▶ _Goal of the exercise_
Could you return every record below exactly as it stands, leaving out the pictures?

▶ _Data provided_
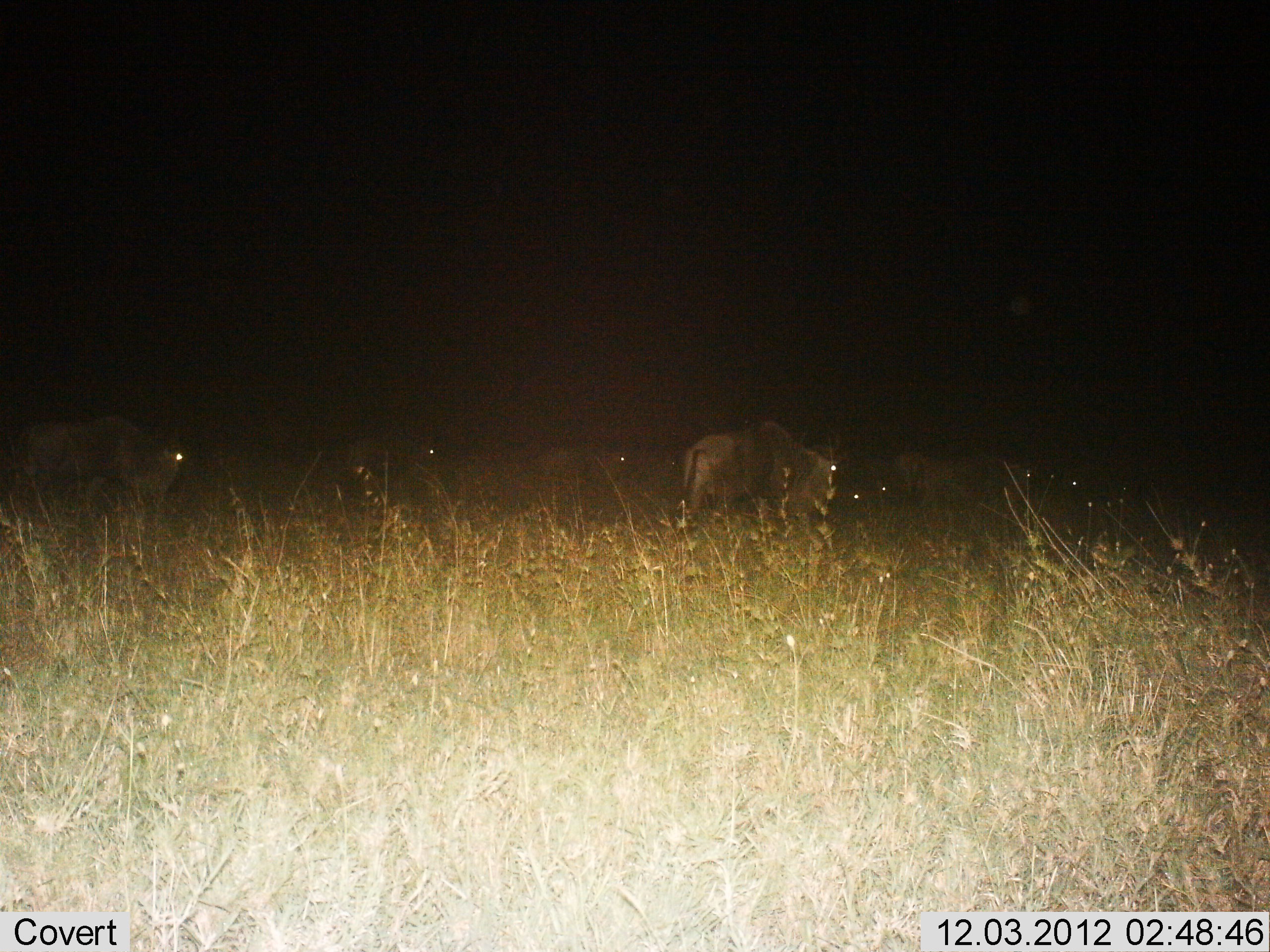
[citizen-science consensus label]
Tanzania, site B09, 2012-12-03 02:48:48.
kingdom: Animalia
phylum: Chordata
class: Mammalia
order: Artiodactyla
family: Bovidae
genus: Connochaetes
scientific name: Connochaetes taurinus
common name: blue wildebeest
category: wildebeest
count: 6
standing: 40%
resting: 0%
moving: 50%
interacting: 0%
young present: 0%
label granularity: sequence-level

▶ _Reply to the task_
[citizen-science consensus label]
Tanzania, site B09, 2012-12-03 02:48:48.
kingdom: Animalia
phylum: Chordata
class: Mammalia
order: Artiodactyla
family: Bovidae
genus: Connochaetes
scientific name: Connochaetes taurinus
common name: blue wildebeest
category: wildebeest
count: 6
standing: 40%
resting: 0%
moving: 50%
interacting: 0%
young present: 0%
label granularity: sequence-level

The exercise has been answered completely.